Tja, jeder redet es sich halt so schön oder schlecht, wie er es gerade braucht. Daher machen derlei Diskussionen auch keinen Sinn mehr. Aber ich wollte dir deine Freude nicht nehmen.


----------



## Master_Chief_87 (3. Januar 2020)

Die komplette neue Trilogie ist furchtbar! 

Mein Gott... Es ist STAR WARS! Hunderte Völker, Tausend(e) Jahre Geschichte, Millionen Planeten, Millarden Dollar und (gefühlt) noch mehr Ideen/Möglichkeiten einer würdigen Filmumsetzung... und was kommt raus?! 


So fühlt es sich an: 




__ Youtube
				- Eingebundener Inhalt
			


__
youtube.com/watch/?v=hGlr7PmBHPs

				
				An dieser Stelle findest du externe Inhalte von Youtube. Zum Schutz deiner persönlichen Daten werden externe Einbindungen erst angezeigt, wenn du dies durch Klick auf "Alle externen Inhalte laden" bestätigst:
			

Alle externen Inhalte laden

Ich bin damit einverstanden, dass mir externe Inhalte angezeigt werden.

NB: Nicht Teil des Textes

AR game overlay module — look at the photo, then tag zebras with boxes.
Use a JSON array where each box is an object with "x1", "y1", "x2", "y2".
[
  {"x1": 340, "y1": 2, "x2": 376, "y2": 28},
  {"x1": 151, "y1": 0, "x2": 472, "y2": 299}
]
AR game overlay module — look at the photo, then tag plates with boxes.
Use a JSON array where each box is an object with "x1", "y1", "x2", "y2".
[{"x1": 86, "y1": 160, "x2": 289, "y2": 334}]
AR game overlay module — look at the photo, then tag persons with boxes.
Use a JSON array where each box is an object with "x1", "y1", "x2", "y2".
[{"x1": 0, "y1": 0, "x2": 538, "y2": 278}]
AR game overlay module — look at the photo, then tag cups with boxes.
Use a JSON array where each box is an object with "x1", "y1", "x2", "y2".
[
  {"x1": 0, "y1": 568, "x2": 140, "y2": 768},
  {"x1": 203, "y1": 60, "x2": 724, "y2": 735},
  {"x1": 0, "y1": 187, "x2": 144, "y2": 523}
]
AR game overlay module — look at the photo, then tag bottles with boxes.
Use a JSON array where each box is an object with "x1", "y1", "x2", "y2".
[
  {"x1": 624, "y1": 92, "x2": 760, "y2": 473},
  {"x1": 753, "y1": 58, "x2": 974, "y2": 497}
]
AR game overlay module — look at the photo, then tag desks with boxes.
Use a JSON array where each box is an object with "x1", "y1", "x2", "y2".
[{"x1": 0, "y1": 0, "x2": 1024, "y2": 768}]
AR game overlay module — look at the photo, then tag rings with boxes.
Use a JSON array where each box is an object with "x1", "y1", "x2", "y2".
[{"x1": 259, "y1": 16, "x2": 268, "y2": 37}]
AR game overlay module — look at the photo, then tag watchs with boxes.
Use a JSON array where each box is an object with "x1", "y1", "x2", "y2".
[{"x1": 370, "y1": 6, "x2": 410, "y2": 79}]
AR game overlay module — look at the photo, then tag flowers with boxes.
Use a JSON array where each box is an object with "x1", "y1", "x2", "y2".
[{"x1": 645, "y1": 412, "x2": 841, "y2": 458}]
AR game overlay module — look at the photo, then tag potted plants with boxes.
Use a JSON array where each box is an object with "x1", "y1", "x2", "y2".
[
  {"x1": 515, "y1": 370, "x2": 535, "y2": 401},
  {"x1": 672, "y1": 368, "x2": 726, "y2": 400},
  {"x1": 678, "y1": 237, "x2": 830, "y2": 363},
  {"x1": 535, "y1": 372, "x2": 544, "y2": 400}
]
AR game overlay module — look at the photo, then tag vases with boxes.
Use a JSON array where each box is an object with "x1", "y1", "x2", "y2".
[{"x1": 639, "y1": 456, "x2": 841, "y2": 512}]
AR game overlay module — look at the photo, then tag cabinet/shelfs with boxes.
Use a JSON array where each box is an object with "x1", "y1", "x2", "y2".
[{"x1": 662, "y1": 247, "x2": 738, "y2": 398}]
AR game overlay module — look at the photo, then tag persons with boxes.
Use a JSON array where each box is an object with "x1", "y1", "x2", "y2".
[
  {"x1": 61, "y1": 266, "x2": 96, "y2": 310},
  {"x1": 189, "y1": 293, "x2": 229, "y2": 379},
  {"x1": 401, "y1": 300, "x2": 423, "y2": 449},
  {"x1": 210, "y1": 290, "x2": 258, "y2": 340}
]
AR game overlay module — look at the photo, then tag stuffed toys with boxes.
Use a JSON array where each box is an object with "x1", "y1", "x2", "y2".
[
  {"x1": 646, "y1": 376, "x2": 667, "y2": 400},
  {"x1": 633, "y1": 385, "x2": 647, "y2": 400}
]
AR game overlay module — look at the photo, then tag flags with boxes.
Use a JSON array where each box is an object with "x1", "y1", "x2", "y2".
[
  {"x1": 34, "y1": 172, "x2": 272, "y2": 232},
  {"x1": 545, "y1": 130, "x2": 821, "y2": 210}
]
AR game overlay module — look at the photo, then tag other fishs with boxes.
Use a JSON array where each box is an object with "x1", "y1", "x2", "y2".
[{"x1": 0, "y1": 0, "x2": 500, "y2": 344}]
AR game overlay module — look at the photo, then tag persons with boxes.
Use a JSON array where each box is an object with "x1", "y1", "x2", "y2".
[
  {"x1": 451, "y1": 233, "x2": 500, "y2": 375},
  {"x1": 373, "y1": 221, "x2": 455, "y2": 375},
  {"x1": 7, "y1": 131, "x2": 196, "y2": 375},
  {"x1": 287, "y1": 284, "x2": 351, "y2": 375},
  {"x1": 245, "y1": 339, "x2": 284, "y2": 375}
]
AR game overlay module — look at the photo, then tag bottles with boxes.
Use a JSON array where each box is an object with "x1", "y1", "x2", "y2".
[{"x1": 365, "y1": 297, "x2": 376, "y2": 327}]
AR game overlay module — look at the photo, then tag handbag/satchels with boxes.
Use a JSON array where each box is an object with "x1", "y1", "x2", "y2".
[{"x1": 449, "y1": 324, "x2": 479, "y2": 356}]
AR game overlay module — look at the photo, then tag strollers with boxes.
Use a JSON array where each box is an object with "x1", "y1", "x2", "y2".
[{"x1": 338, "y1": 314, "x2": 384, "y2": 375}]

Damit werden personenbezogene Daten an Drittplattformen übermittelt. Für mehr Informationen besuche die Datenschutz-Seite.



Als Obi Wan sagte: "Ich spürte eine große Erschütterung der Macht. Als ob Millionen in panischer Angst aufschrien und plötzlich verstummten. Etwas furchtbares ist passiert!", bezog sich dies nicht auf das fatale Schicksal Alderaans.... viel eher hat er wohl 40 Jahre in die Zukunft geschaut.


----------



## Govego (3. Januar 2020)

darkarth schrieb:


> Tja, jeder redet es sich halt so schön oder schlecht, wie er es gerade braucht.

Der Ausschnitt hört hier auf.